(Exercise requirements):
All of the data that follows should be retyped exactly as it appears.

(The input):
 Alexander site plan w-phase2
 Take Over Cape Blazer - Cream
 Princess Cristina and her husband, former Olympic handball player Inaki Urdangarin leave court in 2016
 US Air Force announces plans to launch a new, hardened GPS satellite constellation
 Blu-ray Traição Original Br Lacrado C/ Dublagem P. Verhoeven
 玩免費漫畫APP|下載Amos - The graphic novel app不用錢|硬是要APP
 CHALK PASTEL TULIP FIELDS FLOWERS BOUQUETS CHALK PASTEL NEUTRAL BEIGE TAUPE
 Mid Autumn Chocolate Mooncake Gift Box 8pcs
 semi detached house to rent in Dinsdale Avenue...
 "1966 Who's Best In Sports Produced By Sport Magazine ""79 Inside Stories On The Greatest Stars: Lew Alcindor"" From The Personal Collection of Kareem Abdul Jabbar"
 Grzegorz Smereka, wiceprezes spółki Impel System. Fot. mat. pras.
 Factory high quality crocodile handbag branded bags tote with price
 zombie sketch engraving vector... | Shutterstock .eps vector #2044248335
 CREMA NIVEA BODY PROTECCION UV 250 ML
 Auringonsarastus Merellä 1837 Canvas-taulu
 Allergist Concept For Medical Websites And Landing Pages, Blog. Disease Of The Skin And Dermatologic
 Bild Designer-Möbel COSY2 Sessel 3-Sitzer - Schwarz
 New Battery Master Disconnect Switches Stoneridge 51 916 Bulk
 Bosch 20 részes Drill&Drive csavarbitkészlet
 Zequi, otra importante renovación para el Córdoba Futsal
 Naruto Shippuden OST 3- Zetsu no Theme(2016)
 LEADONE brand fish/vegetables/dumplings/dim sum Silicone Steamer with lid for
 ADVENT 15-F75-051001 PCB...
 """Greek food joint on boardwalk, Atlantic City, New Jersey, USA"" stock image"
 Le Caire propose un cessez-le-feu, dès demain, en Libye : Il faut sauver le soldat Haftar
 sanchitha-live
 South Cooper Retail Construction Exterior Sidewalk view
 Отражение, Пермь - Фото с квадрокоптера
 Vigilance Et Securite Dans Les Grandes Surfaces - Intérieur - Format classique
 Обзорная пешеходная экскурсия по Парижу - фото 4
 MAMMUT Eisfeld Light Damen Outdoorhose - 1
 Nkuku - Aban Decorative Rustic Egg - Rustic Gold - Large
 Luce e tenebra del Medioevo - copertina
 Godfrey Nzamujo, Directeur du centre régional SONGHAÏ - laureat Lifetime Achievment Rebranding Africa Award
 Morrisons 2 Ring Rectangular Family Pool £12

(Solution to this problem):
 Alexander site plan w-phase2
 Take Over Cape Blazer - Cream
 Princess Cristina and her husband, former Olympic handball player Inaki Urdangarin leave court in 2016
 US Air Force announces plans to launch a new, hardened GPS satellite constellation
 Blu-ray Traição Original Br Lacrado C/ Dublagem P. Verhoeven
 玩免費漫畫APP|下載Amos - The graphic novel app不用錢|硬是要APP
 CHALK PASTEL TULIP FIELDS FLOWERS BOUQUETS CHALK PASTEL NEUTRAL BEIGE TAUPE
 Mid Autumn Chocolate Mooncake Gift Box 8pcs
 semi detached house to rent in Dinsdale Avenue...
 "1966 Who's Best In Sports Produced By Sport Magazine ""79 Inside Stories On The Greatest Stars: Lew Alcindor"" From The Personal Collection of Kareem Abdul Jabbar"
 Grzegorz Smereka, wiceprezes spółki Impel System. Fot. mat. pras.
 Factory high quality crocodile handbag branded bags tote with price
 zombie sketch engraving vector... | Shutterstock .eps vector #2044248335
 CREMA NIVEA BODY PROTECCION UV 250 ML
 Auringonsarastus Merellä 1837 Canvas-taulu
 Allergist Concept For Medical Websites And Landing Pages, Blog. Disease Of The Skin And Dermatologic
 Bild Designer-Möbel COSY2 Sessel 3-Sitzer - Schwarz
 New Battery Master Disconnect Switches Stoneridge 51 916 Bulk
 Bosch 20 részes Drill&Drive csavarbitkészlet
 Zequi, otra importante renovación para el Córdoba Futsal
 Naruto Shippuden OST 3- Zetsu no Theme(2016)
 LEADONE brand fish/vegetables/dumplings/dim sum Silicone Steamer with lid for
 ADVENT 15-F75-051001 PCB...
 """Greek food joint on boardwalk, Atlantic City, New Jersey, USA"" stock image"
 Le Caire propose un cessez-le-feu, dès demain, en Libye : Il faut sauver le soldat Haftar
 sanchitha-live
 South Cooper Retail Construction Exterior Sidewalk view
 Отражение, Пермь - Фото с квадрокоптера
 Vigilance Et Securite Dans Les Grandes Surfaces - Intérieur - Format classique
 Обзорная пешеходная экскурсия по Парижу - фото 4
 MAMMUT Eisfeld Light Damen Outdoorhose - 1
 Nkuku - Aban Decorative Rustic Egg - Rustic Gold - Large
 Luce e tenebra del Medioevo - copertina
 Godfrey Nzamujo, Directeur du centre régional SONGHAÏ - laureat Lifetime Achievment Rebranding Africa Award
 Morrisons 2 Ring Rectangular Family Pool £12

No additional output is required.